Oh cool I get an Amazon credit if y'all subscribe for the low, low price of $3/mo. at this link:

https://theathletic.com/359370?shared_by=316365
 
I broke down and subscribed, it's a good article with lots of details.

The answer to your question is no, but it doesn't matter much for Medina: "While the fund cannot be used on players already in MLS, a source indicated teams with eligible players already on loan will be able to use the fund to sign those players to a permanent deal. ... Players signed under the Youth Transfer Fund would hit teams’ budgets at the same rate as young Designated Players—either $150,000 or $200,000 depending on age. The Youth Transfer Fund would encompass both transfer fees and salary expenditure above that youth DP charge."

Do they address how they are going to treat any transfer fees teams receive from a sell-on? I know Medina doesn't qualify, but lets just take him as an example and assume we blew the entire $3million on him this summer. What happens if we sell him in the Summer 2020 for 6 million? Does the 3 million in the fund get replenished? If so, what happens to the other $3 million?

Point being, it's all well and good MLS is letting teams get more aggressive acquiring guys, but they also need to address how transfer fees club receive are administered.
 
"The Youth Transfer Fund money is discretionary, multiple sources said, which means team owners will have to opt in to use all or some of the $3 million."

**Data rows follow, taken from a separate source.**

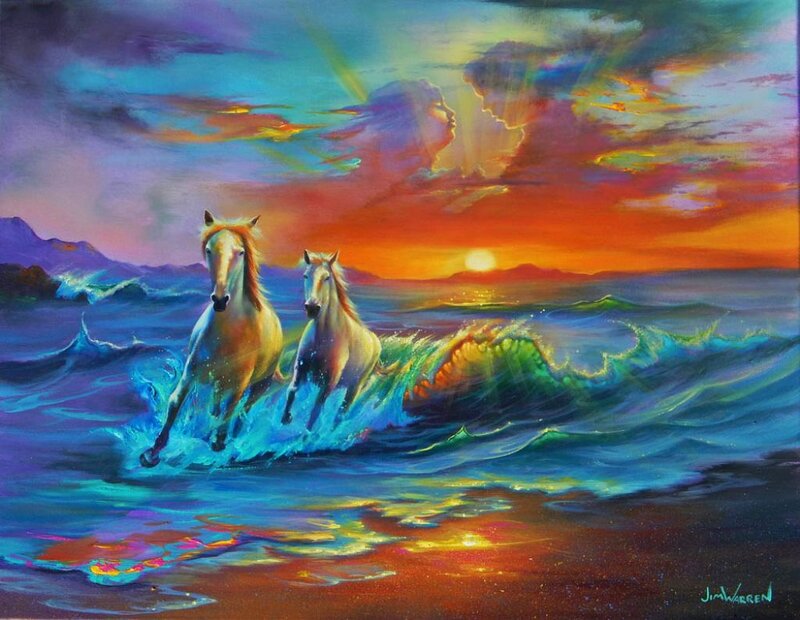 Two Horses Running in Ocean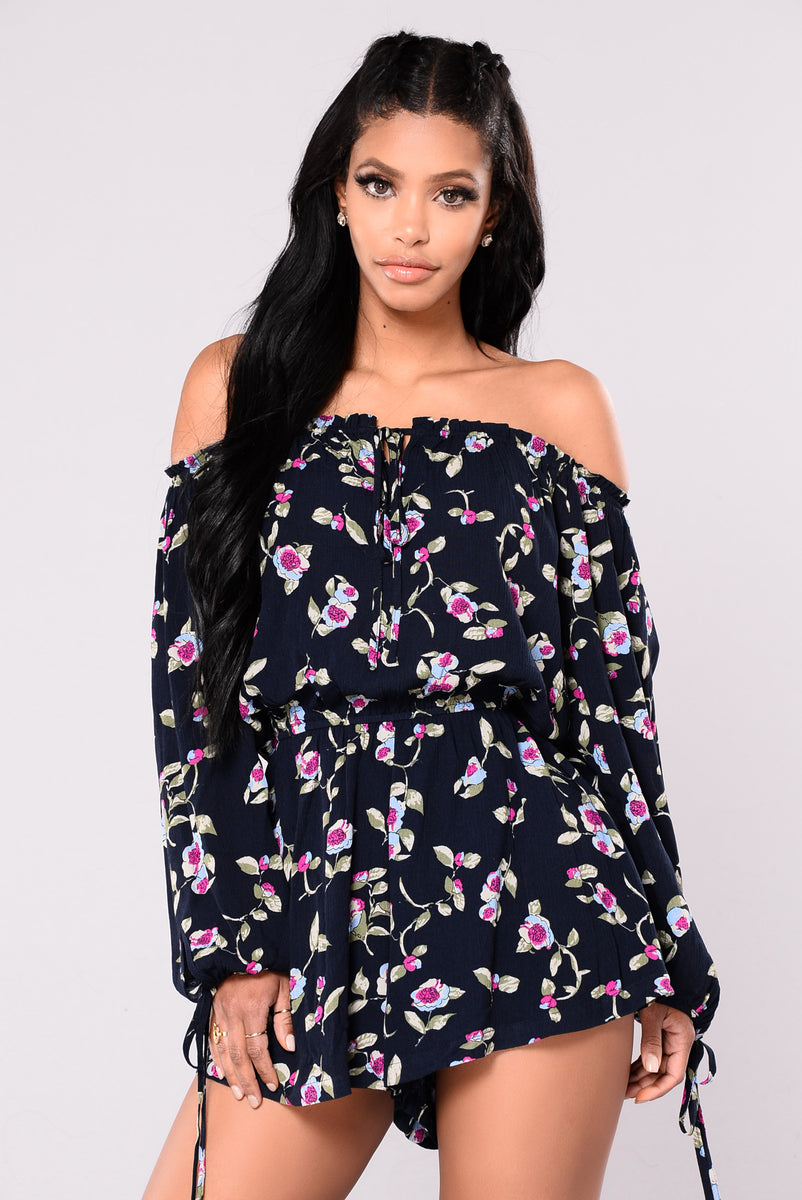 Conga Line Off Shoulder Romper - Navy | Fashion Nova, Rompers | Fashion ...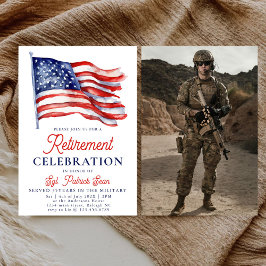 Invitación Bandera estadounidense 4 de Julio Jubilación del E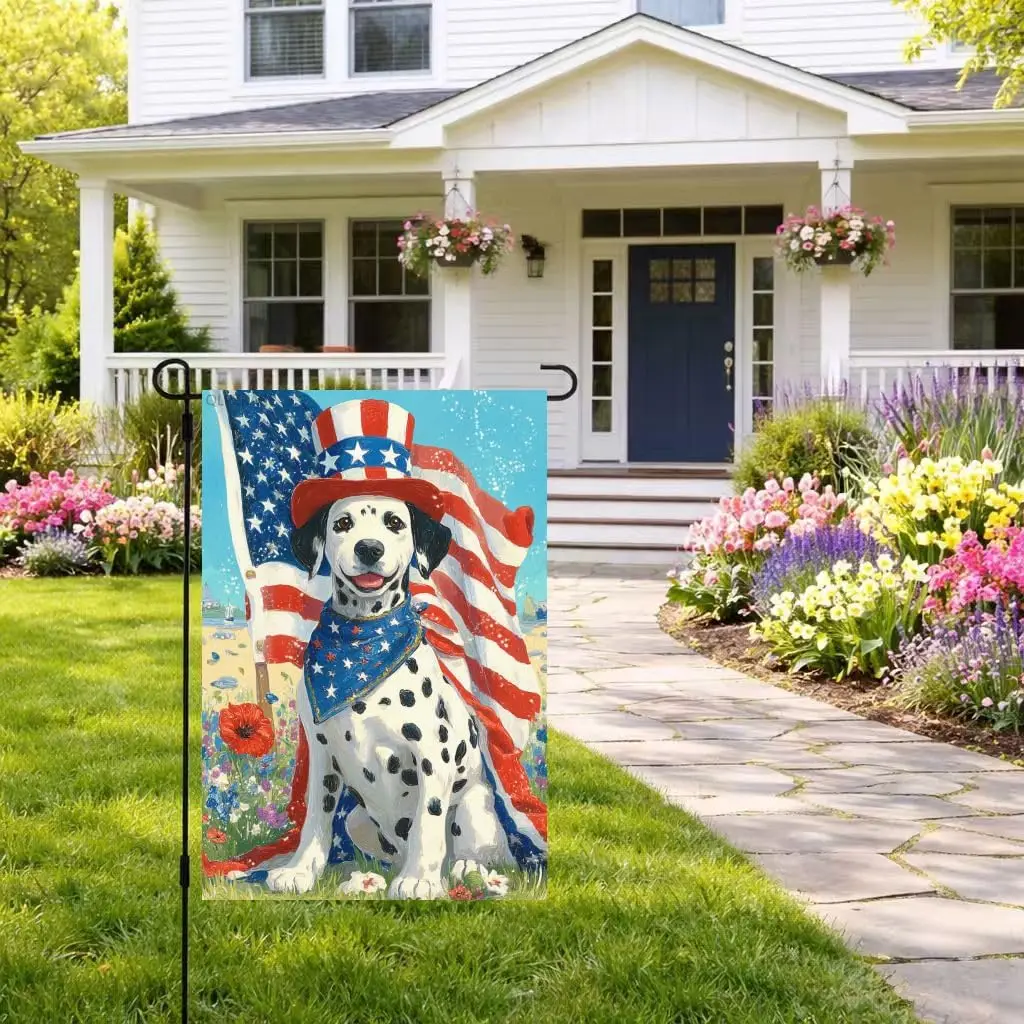 4th of July Dalmatian Garden Flag Welcome Small Yard Flag 12x18 Inch Double Sided Patriotic Dog Decor Outdoor Seasonal Decor yyi
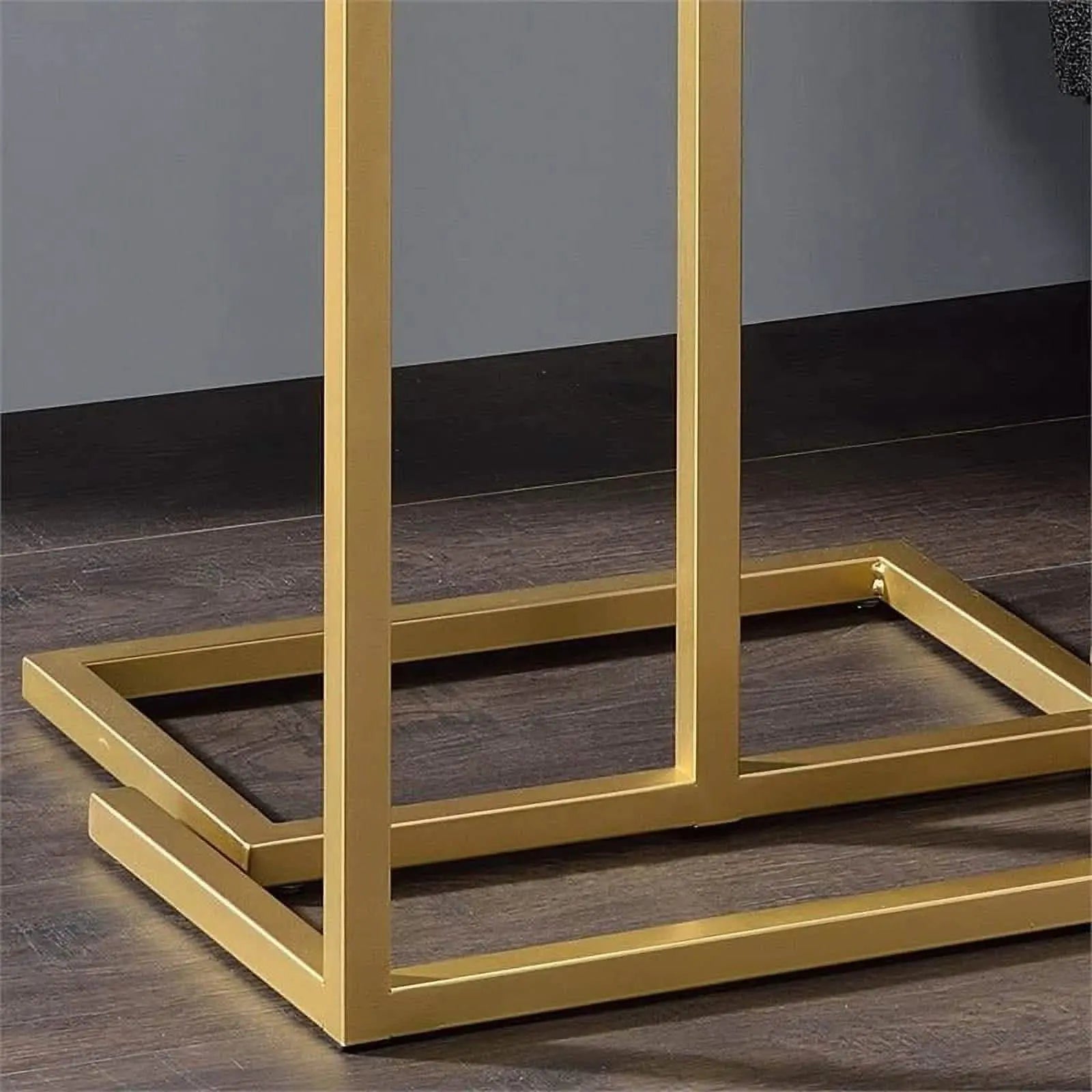 ترابيزة جانبية مزدوجة معدن بسطح رخام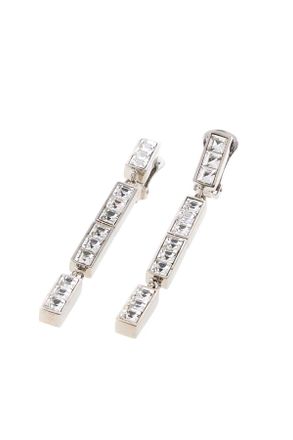 Alessandra Rich Womens Embellished Metal Earrings Crysilver Brass Glass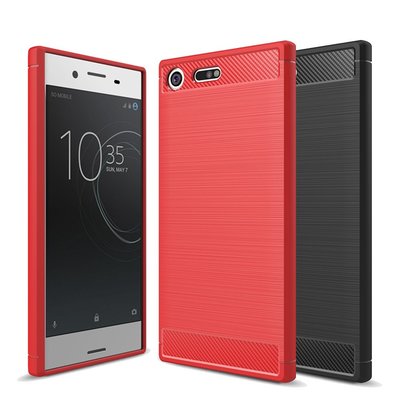 智慧購物王》Sony Xperia XA1 Ultra  XZ XZP 碳纖維拉絲紋軟殼-黑/紅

Oh cool I get an Amazon credit if y'all subscribe for the low, low price of $3/mo. at this link:

https://theathletic.com/359370?shared_by=316365
Call me a commie but I don't like this being discretionary. I want all teams involved in this.
 
Call me a commie but I don't like this being discretionary. I want all teams involved in this.

Commie.

Honestly, though, MLS is making its own elaborate roster rules more and more farcical. The amount of discretionary money available to teams by this summer will be more than the supposed salary cap, and thanks to DP spending the payroll gap is already at European levels of disparity. At what point do you drop the act and just let teams buy who they want?
 
Commie.

Honestly, though, MLS is making its own elaborate roster rules more and more farcical. The amount of discretionary money available to teams by this summer will be more than the supposed salary cap, and thanks to DP spending the payroll gap is already at European levels of disparity. At what point do you drop the act and just let teams buy who they want?
Yep. Drop all discretionary & youth/senior descriptions, and simply slap a luxury tax on teams that are over a cap threshold. Done.
 
Commie.

Honestly, though, MLS is making its own elaborate roster rules more and more farcical. The amount of discretionary money available to teams by this summer will be more than the supposed salary cap, and thanks to DP spending the payroll gap is already at European levels of disparity. At what point do you drop the act and just let teams buy who they want?
They're basically maintaining a cap on the salaries of average domestic talent while allowing almost all other spending to go unchecked, and they're using byzantine rules to modestly disguise this.
 
They're basically maintaining a cap on the salaries of average domestic talent while allowing almost all other spending to go unchecked, and they're using byzantine rules to modestly disguise this.

In theory, I don't necessarily agree with that. If anything, they should be freeing up cap money for domestic players as they are moving a whole bunch of the foreigners who were counting $200-$500K on the cap to $150K cap status (TAM, this knew one, and young DPs). In theory that should free up pure cap money for domestic/green card players (I say in theory because all these categories are so new that the team salary cap structures still need time to shake out).

Now if you want to say a $4 million cap figure is too low, that's one thing, but until they give out more international roster slots, the available money for domestic/green card talent should be growing (albiet slower than the TAM guys).

Having said that, I agree the entire system is farcical and needs to be simplified.